This is the arcsine distribution and is a beta distribution with $\alpha = \beta = 1/2$. Furthermore, if $\gamma = \sin^2(\theta)$ then
$$\Pr[\theta] = \Pr[\gamma] \frac{d\gamma}{d\theta} \propto \frac{1}{\sqrt{(\sin^2 \theta) (1 - \sin^2 \theta)}} ~2 \sin \theta \cos \theta =2\,.$$
That is, the Jeffreys prior for $\theta$ is uniform in the interval $[0, \pi / 2]$. Equivalently, $\theta$ is uniform on the whole circle $[0, 2 \pi]$.

===N-sided die with biased probabilities===
Similarly, for a throw of an $N$-sided die with outcome probabilities $\vec{\gamma} = (\gamma_1, \ldots, \gamma_N)$, each non-negative and satisfying $\sum_{i=1}^N \gamma_i = 1$, the Jeffreys prior for $\vec{\gamma}$ is the Dirichlet distribution with all (alpha) parameters set to one half. This amounts to using a pseudocount of one half for each possible outcome.

Equivalently, if we write $\gamma_i = \varphi_i^2$ for each $i$, then the Jeffreys prior for $\vec{\varphi}$ is uniform on the $(N - 1)$-dimensional unit sphere (i.e., it is uniform on the surface of an $N$-dimensional unit ball).

**Material supplied**

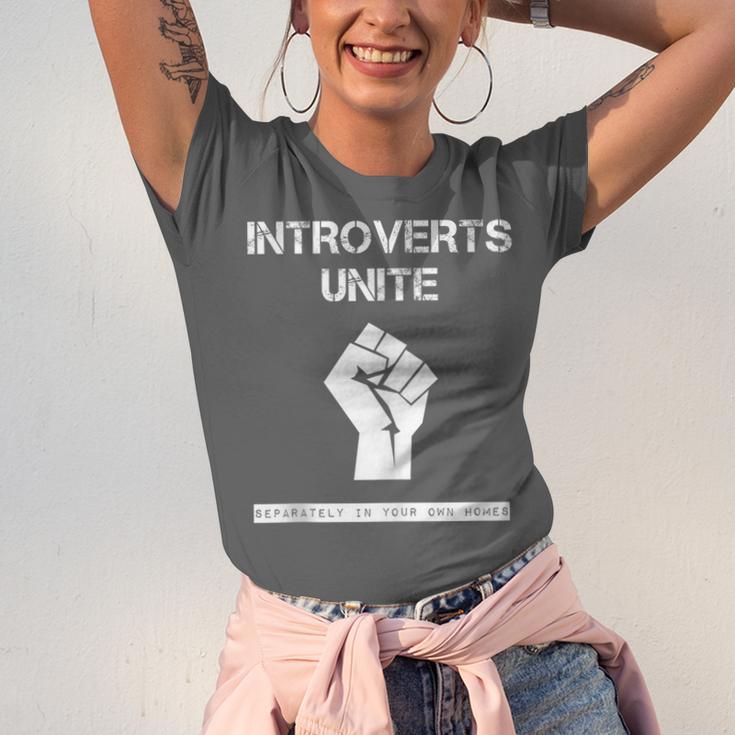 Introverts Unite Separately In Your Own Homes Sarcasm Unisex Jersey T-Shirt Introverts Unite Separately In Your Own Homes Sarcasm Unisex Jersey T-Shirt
---
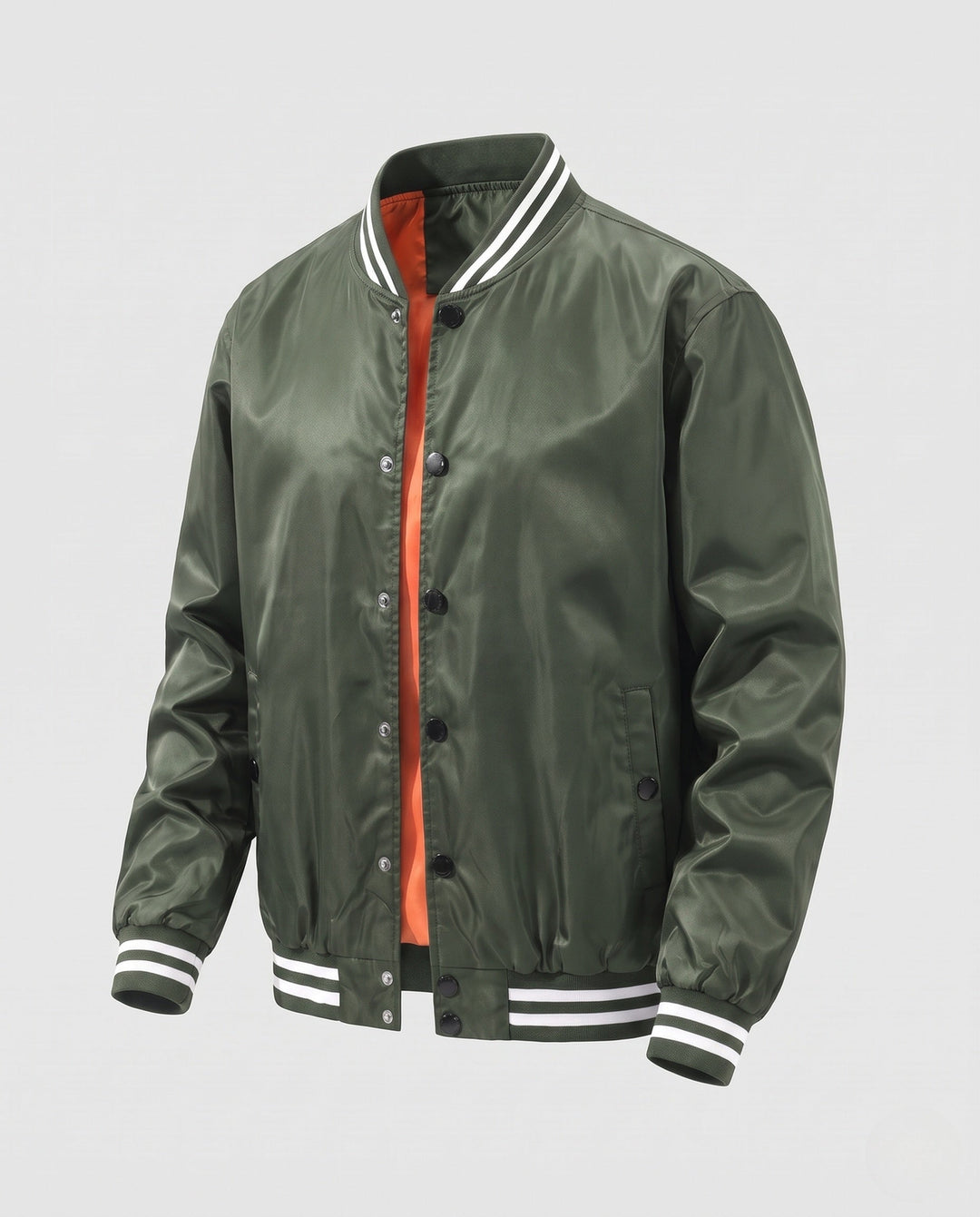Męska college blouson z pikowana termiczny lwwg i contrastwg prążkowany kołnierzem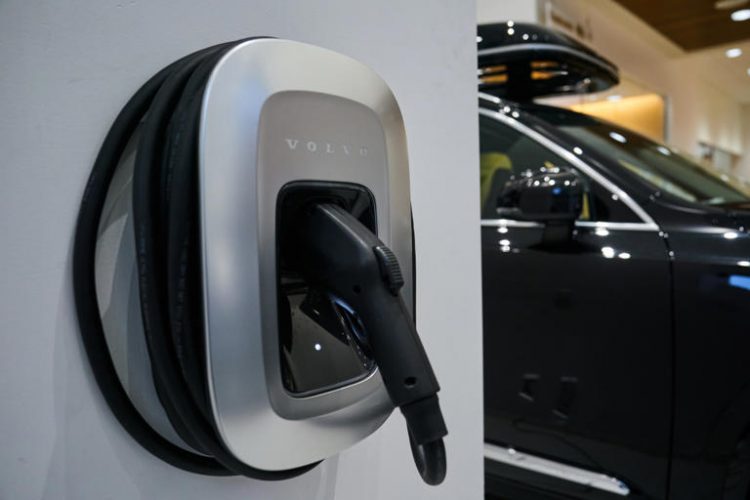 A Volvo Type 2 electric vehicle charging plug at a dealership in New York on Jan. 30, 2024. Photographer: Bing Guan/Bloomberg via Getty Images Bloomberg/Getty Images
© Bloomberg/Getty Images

**Exercise requirements**
1) According to the Jeffreys prior text, what is the Jeffreys prior for the outcome probabilities of an N-sided die?
2) Please transcribe the Jeffreys prior text from "Equivalently, if we" up to and including "an $N$-dimensional unit ball).".
3) Pick up the text on the Jeffreys prior after its last sentence and continue it.

**Results**
1) The Dirichlet distribution with all (alpha) parameters set to one half.

2)
Equivalently, if we write $\gamma_i = \varphi_i^2$ for each $i$, then the Jeffreys prior for $\vec{\varphi}$ is uniform on the $(N - 1)$-dimensional unit sphere (i.e., it is uniform on the surface of an $N$-dimensional unit ball).

3)
== Generalizations ==
=== Probability-matching prior ===
In 1963, Welch and Peers showed that for a scalar parameter θ the Jeffreys prior is "probability-matching" in the sense that posterior predictive probabilities agree with frequentist probabilities and credible intervals of a chosen width coincide with frequentist confidence intervals. In a follow-up, Peers showed that this was not true for the multi-parameter case, instead leading to the notion of probability-matching priors which are only implicitly defined as the probability distribution solving a certain partial differential equation involving the Fisher information.

=== α-parallel prior ===
Using tools from information geometry, the Jeffreys prior can be generalized in pursuit of obtaining priors that encode geometric information of the statistical model, so as to be invariant under a change of the coordinate of parameters. A special case, the so-called Weyl prior, is defined as a volume form on a Weyl manifold.